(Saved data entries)

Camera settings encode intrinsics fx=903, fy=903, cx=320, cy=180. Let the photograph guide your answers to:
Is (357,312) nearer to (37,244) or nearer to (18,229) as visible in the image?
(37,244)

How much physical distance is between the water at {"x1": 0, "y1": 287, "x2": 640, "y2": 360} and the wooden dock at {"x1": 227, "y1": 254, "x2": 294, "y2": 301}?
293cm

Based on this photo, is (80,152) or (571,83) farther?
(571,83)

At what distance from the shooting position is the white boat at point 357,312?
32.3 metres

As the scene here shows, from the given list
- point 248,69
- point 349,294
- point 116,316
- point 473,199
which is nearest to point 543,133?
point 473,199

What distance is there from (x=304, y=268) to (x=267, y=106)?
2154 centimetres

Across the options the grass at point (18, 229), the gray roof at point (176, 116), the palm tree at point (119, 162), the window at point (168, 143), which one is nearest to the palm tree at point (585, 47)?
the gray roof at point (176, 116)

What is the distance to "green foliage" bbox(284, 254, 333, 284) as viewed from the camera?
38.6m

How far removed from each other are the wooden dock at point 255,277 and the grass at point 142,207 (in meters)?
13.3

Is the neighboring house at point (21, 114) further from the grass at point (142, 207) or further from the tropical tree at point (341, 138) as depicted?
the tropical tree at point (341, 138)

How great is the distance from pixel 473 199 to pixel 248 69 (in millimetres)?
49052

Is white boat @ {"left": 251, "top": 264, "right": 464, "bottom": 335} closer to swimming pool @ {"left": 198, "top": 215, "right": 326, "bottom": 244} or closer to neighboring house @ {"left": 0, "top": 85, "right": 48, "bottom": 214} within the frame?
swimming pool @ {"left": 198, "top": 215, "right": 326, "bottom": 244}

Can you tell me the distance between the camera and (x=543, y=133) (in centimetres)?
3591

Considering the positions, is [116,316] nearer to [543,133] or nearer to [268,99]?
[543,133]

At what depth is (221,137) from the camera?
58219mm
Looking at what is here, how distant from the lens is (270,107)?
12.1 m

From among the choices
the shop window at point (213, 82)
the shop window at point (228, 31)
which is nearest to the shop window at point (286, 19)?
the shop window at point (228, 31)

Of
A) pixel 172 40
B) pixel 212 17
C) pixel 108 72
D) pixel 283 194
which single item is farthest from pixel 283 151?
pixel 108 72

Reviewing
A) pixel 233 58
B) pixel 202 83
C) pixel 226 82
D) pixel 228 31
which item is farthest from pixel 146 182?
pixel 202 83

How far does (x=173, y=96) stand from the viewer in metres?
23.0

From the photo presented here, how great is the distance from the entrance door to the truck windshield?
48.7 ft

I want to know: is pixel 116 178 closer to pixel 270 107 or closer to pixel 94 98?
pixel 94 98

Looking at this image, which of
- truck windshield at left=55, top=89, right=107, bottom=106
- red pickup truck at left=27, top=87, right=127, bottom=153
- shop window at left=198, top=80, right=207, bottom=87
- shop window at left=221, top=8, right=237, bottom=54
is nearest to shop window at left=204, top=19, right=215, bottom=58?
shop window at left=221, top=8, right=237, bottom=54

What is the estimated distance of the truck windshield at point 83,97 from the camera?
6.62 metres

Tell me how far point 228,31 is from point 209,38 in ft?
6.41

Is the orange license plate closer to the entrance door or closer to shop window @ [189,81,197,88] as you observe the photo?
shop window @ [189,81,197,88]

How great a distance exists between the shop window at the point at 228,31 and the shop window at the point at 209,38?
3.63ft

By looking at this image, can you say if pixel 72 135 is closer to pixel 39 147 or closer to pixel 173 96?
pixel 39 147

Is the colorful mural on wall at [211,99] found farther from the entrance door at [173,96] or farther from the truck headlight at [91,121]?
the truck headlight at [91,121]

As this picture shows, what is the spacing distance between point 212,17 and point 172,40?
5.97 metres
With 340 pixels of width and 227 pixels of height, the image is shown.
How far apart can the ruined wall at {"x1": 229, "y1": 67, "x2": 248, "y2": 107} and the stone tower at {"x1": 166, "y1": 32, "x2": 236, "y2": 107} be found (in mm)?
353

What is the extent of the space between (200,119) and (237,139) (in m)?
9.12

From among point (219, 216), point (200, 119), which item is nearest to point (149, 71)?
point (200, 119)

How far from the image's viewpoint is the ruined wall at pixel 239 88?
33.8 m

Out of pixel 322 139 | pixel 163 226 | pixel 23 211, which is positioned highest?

(Instructions for the task)
Retype nothing except the lines from the line holding "How great a" through the last line of the entries, both included.

(Solution below)
How great a distance exists between the shop window at the point at 228,31 and the shop window at the point at 209,38?
3.63ft

By looking at this image, can you say if pixel 72 135 is closer to pixel 39 147 or closer to pixel 173 96?
pixel 39 147

Is the colorful mural on wall at [211,99] found farther from the entrance door at [173,96] or farther from the truck headlight at [91,121]?
the truck headlight at [91,121]

As this picture shows, what is the spacing distance between point 212,17 and point 172,40?
5.97 metres
With 340 pixels of width and 227 pixels of height, the image is shown.
How far apart can the ruined wall at {"x1": 229, "y1": 67, "x2": 248, "y2": 107} and the stone tower at {"x1": 166, "y1": 32, "x2": 236, "y2": 107} be found (in mm)?
353

What is the extent of the space between (200,119) and (237,139) (in m)?
9.12

From among point (219, 216), point (200, 119), which item is nearest to point (149, 71)?
point (200, 119)

How far from the image's viewpoint is the ruined wall at pixel 239 88?
33.8 m

Out of pixel 322 139 | pixel 163 226 | pixel 23 211, which is positioned highest?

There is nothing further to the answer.